= Australian Medical Council =

The Australian Medical Council (AMC) is an independent national standards and assessment body for medical education and training. It was established in 1985.

== Purpose ==
The purpose of the AMC is:
"To ensure that standards of education, training and assessment of the medical profession promote and protect the health of the Australian community."

== Functions ==
The AMC's major functions include:
- accrediting medical education and training providers and their programs
- developing standards, policies and procedures for the accreditation of medical programs and for the assessment of international medical graduates seeking registration in Australia
- assessing the knowledge, clinical skills and professional attributes of overseas qualified medical practitioners seeking registration in medicine under the Health Practitioner Regulation National Law
- assessing the case for recognition of medical specialties
- giving advice and making recommendations to federal, state and territory governments and agencies, including medical regulatory authorities, in relation to
  - accreditation and accreditation standards for the medical profession
  - the registration of medical practitioners
  - the assessment and recognition of overseas qualifications of medical practitioners
  - the recognition of medical specialties.

==Certification==
AMC certification is required for international medical graduates (IMGs) who wish to be licensed in Australia. To achieve AMC certification, an IMG must pass the AMC MCQ Exam and the AMC Clinical exam, as well as having the medical diploma verified.
- The AMC MCQ exam consists of 150 multiple choice questions (MCQs) organized through computer adaptive scoring. It is delivered in one 3.5 hour session. The pass mark is set to match the level of knowledge required by Australian medical schools for their final-year graduates.
- The AMC clinical exam consists of 16 stations. At each station the candidate has two minutes to read a presentation of a case and what tasks the candidate is expected to perform. Each station usually has three or four tasks. A task may include taking a focused medical history, performing a focused physical examination, suggesting differential diagnoses or further diagnostic procedures, or informing about treatments. A candidate then has eight minutes to perform the tasks, and is required to pass 12 out of 16 cases including one compulsory case in each of gynecology and pediatrics.

#### [What to work on]
Rewrite the stretch of the Australian Medical Council article from "- The AMC clinical" through "gynecology and pediatrics.", changing "eight minutes" to "ten minutes". The saved entries have nothing to do with this.

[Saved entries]
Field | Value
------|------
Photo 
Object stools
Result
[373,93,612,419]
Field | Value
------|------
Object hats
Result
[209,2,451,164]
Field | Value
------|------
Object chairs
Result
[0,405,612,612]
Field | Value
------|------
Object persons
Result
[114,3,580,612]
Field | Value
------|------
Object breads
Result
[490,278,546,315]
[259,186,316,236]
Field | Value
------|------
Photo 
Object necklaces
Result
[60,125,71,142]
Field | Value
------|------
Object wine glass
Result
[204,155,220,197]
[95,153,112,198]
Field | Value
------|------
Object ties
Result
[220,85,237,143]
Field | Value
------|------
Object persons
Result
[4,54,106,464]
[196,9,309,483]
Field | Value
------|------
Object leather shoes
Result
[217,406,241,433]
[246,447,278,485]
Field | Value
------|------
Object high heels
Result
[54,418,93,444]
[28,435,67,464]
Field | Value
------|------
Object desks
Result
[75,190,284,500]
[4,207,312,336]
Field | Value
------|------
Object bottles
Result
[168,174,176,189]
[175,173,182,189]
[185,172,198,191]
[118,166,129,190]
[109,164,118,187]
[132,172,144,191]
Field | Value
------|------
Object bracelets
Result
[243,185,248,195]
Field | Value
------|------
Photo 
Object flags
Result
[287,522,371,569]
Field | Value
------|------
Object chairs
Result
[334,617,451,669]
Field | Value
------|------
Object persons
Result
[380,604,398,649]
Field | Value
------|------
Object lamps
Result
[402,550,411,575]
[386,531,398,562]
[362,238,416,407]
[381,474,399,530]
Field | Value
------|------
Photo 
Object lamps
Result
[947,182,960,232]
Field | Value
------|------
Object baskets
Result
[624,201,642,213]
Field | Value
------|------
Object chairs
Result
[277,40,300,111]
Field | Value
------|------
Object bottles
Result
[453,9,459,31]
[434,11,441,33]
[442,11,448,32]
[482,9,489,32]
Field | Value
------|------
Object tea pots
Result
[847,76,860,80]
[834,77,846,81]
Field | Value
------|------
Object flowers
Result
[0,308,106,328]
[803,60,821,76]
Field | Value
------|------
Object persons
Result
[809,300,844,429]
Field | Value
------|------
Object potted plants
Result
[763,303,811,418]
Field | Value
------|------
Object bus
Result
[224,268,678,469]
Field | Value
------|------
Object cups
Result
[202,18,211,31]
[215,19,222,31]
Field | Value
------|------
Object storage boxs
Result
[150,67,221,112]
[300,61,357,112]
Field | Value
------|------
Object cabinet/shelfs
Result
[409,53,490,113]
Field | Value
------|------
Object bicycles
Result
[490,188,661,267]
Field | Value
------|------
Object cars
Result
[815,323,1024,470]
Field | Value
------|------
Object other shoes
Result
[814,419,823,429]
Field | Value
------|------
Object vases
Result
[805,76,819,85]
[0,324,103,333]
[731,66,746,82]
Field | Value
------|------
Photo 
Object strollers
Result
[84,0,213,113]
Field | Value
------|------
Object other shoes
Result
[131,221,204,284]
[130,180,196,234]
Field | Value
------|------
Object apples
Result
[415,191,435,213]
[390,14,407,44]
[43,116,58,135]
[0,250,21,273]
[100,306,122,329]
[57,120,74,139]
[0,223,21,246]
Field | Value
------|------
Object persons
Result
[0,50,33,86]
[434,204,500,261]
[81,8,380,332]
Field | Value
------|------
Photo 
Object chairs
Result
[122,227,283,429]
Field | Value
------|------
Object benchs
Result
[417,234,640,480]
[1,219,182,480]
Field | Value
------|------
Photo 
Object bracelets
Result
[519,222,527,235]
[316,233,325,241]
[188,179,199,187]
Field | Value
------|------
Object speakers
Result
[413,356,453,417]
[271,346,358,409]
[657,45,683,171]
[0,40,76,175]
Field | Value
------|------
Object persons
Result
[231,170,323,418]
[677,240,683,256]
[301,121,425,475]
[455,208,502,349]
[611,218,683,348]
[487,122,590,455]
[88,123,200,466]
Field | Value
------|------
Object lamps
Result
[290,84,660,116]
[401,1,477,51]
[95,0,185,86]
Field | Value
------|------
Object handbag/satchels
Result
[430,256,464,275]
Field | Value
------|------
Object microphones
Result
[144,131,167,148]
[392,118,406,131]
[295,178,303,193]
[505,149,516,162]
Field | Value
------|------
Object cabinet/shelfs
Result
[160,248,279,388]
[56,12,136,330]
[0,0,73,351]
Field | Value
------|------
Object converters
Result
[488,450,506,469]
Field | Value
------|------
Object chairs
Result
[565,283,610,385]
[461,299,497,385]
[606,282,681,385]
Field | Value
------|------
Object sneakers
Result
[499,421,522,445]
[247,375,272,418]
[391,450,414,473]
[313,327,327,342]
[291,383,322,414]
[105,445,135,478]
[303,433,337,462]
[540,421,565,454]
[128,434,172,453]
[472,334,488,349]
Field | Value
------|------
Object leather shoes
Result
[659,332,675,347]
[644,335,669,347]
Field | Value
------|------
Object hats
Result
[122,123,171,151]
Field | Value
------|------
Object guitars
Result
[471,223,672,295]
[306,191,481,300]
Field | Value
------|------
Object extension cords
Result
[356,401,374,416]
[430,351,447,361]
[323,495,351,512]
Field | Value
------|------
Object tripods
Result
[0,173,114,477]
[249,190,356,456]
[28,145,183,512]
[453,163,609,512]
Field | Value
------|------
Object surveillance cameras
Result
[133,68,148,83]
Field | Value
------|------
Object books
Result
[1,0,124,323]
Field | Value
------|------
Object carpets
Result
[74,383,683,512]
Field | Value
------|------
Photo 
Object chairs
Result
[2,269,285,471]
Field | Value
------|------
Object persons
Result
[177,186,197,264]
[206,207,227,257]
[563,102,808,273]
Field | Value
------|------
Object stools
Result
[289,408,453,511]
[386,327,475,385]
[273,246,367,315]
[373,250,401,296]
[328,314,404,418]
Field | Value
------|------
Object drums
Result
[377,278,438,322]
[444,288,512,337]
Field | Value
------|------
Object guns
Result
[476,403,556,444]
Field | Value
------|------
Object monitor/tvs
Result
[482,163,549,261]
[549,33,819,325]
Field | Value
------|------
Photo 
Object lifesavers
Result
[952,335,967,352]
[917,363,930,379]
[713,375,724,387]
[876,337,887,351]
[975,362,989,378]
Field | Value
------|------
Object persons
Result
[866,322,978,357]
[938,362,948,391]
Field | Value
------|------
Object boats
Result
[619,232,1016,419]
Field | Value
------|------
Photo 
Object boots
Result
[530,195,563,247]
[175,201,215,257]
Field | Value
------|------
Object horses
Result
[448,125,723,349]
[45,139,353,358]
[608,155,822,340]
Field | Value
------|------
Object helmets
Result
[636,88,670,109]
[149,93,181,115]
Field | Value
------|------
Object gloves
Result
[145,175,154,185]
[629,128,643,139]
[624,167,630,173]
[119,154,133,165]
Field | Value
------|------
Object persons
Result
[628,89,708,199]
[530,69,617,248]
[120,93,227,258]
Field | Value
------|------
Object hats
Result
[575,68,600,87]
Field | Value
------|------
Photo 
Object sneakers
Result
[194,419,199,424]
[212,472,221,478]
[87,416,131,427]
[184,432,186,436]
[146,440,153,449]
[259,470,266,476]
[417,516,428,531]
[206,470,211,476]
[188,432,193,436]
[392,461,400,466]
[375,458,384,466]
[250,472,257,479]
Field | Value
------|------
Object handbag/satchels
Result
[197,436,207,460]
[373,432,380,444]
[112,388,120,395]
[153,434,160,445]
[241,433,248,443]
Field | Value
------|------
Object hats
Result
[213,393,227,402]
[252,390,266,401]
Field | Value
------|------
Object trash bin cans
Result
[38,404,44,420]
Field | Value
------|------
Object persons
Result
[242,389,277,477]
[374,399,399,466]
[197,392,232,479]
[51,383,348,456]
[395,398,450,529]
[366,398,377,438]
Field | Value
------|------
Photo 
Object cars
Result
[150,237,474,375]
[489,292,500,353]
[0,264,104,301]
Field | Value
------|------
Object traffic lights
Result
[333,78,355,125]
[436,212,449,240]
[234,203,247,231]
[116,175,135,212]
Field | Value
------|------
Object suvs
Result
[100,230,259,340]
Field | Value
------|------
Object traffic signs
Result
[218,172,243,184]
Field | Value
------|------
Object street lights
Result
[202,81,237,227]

#### [Exercise response]
- The AMC clinical exam consists of 16 stations. At each station the candidate has two minutes to read a presentation of a case and what tasks the candidate is expected to perform. Each station usually has three or four tasks. A task may include taking a focused medical history, performing a focused physical examination, suggesting differential diagnoses or further diagnostic procedures, or informing about treatments. A candidate then has ten minutes to perform the tasks, and is required to pass 12 out of 16 cases including one compulsory case in each of gynecology and pediatrics.